Die Nummer eins der Welt, aktueller Weltmeister und nun auch der erste Titel auf der European Tour des Jahres: Michael Smith befindet sich in der wohl besten Phase seiner Karriere.
Smith: Dann beende ich meine Karriere
Diese begann schon Ende 2022: Zahlreiche Finals hatte der Engländer verloren, ehe sich Smith im November beim Grand Slam of Darts endlich seinen ersten Major-Titel sichern konnte. Im Anschluss folgte die Krönung, der WM-Sieg! Auf dem Weg zum Titel bezwang er sowohl Martin Schindler als auch Gabriel Clemens.
Im aktuellen Kalenderjahr ließ die Form allerdings noch Wünsche offen. Beim German Darts Grand Prix, dem alljährlichen Turnier über das Osterwochenende, zeigte sich Smith jedoch wiedererstarkt und setzte sich im Finale mit 8:5 und einem Average von 102,88 Punkten gegen Nathan Aspinall durch.
SPORT1 traf den 32-Jährigen am Rande des Events in München. Dabei offenbarte Smith Tipps von Phil Taylor – und welchem Deutschen er einen Turniersieg zutraut.
Smith-Ansage an MvG und Price: „Will sie davon abhalten“
SPORT1: Michael Smith, am 3. Januar haben sie den größten Moment ihrer Karriere feiern dürfen: den ersten Weltmeistertitel. Zugleich wurden sie zur neuen Nummer eins der Welt. Welcher Teil hat Ihnen mehr bedeutet?
Michael Smith: Der Weltmeistertitel, ganz sicher. Natürlich wollte ich die Nummer eins werden, aber ich habe den dritten Ranglistenplatz erreicht, ohne irgendetwas gewonnen zu haben. Niemand wird sich daran erinnern, dass Michael Smith die Nummer eins der Welt war. Wenn ich also zurücktrete, werden sich die Leute an meinen Namen als Weltmeister erinnern, hoffentlich mehrmaliger. Und ich will auch noch mehr TV-Titel gewinnen.
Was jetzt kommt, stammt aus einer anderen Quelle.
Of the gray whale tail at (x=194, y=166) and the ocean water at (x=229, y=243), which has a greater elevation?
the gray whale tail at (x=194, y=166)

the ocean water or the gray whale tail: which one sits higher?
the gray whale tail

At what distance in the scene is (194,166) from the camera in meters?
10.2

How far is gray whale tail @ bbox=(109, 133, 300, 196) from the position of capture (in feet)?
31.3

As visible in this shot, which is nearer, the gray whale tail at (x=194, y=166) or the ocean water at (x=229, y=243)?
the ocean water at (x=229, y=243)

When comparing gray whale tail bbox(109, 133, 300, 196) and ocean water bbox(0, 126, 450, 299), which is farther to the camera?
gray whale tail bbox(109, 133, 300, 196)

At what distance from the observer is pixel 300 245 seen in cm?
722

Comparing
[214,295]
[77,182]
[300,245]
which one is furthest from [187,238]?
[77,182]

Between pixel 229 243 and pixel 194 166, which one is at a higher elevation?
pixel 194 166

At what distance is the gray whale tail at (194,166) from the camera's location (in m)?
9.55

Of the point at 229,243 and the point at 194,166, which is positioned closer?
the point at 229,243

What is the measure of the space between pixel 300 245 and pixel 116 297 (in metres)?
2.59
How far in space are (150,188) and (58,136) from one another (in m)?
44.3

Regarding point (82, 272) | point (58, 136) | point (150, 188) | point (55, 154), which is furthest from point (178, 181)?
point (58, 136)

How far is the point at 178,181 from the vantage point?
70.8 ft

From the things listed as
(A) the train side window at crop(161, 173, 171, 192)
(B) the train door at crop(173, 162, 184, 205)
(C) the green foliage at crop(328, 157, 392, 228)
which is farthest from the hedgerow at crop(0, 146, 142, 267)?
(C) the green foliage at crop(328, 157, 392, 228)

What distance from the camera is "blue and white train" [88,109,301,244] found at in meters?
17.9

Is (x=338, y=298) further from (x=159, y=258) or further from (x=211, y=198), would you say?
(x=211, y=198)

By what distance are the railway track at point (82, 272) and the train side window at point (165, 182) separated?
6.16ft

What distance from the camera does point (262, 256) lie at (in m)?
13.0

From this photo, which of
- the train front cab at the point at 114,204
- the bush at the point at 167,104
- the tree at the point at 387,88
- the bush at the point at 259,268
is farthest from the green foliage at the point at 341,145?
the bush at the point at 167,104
SPORT1: Als Führender der Order of Merit haben sie nun alle Spieler im Nacken. Beeinflusst sie das mental?
Smith: Es interessiert mich nicht wirklich. Auch als Nummer eins schaut man Darts im Fernsehen. Und wenn man Darts schaut, sind Michael van Gerwen und Gerwyn Price die Spieler, die es zu schlagen gilt. Mein Name zählt da noch nicht so viel. Aber ich bin die Nummer eins, und sie wollen es wieder werden. Ich will mich fokussieren, um sie davon abzuhalten!
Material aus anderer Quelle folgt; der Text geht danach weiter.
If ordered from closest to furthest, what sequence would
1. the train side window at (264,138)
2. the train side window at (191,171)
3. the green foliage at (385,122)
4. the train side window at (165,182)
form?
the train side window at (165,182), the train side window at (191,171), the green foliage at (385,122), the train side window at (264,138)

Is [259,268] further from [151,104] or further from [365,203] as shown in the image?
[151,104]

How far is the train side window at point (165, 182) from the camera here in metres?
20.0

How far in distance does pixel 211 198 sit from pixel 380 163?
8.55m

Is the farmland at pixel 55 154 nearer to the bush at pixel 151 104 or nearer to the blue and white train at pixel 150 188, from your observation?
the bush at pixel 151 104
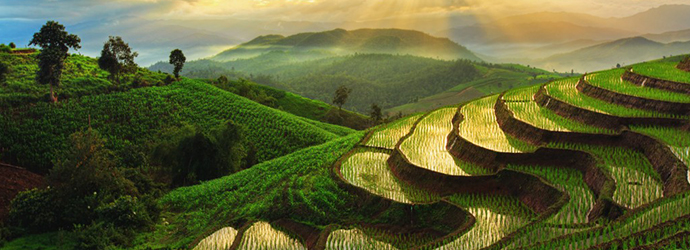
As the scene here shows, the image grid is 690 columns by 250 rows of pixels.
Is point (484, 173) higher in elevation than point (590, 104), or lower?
lower

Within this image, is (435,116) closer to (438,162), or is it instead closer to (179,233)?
(438,162)

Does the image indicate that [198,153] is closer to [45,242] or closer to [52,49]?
[45,242]

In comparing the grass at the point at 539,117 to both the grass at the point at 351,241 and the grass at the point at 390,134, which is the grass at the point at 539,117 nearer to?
the grass at the point at 390,134

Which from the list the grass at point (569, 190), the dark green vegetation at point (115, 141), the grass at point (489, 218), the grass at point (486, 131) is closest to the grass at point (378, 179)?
the grass at point (489, 218)

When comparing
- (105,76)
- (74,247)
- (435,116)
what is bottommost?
(74,247)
SPORT1: In diesem Jahr lief aber noch nicht alles nach Plan. Was könnte der Grund dafür sein?
Smith: In den ersten vier Monaten des Jahres war ich jetzt nicht der Beste. Ich glaube aber, es ist verständlich nach einem WM-Titel. Ich war noch nie in einer derartigen Situation und hatte einen solchen Druck. Es ist ein neuer Umstand, mit dem ich umgehen muss.
Michael Smith: „Man hört auf Phil Taylor“
SPORT1: Nicht viele Spieler haben diesen Druck erlebt, sie sind erst der zwölfte Spieler an der PDC-Spitze. Nach dem WM-Titel sprachen sie mit Phil Taylor über den Umgang mit dieser neuen Situation. Was hat er Ihnen mit auf den Weg gegeben?
Smith: Er hat einfach gesagt, dass man damit leben muss (lacht). Und er hat gesagt, dass ich auch lernen muss, „Nein“ zu sagen. „Denke nicht immer, nur weil du Weltmeister bist, musst du alles machen! Teile dir deine Zeit richtig ein, sodass du auf deine Trainingsstunden kommst, und manage auch deine eigene Zeit zum Relaxen!“ Man versucht auch mit Michael (van Gerwen; Anm. d. Red.) und Peter (Wright; Anm. d. Red) zu reden. Aber sie wollen dir nicht sagen, was zu tun ist. Phil (Taylor; Anm. d. Red.) hat seine Karriere beendet – und man hört auf Phil!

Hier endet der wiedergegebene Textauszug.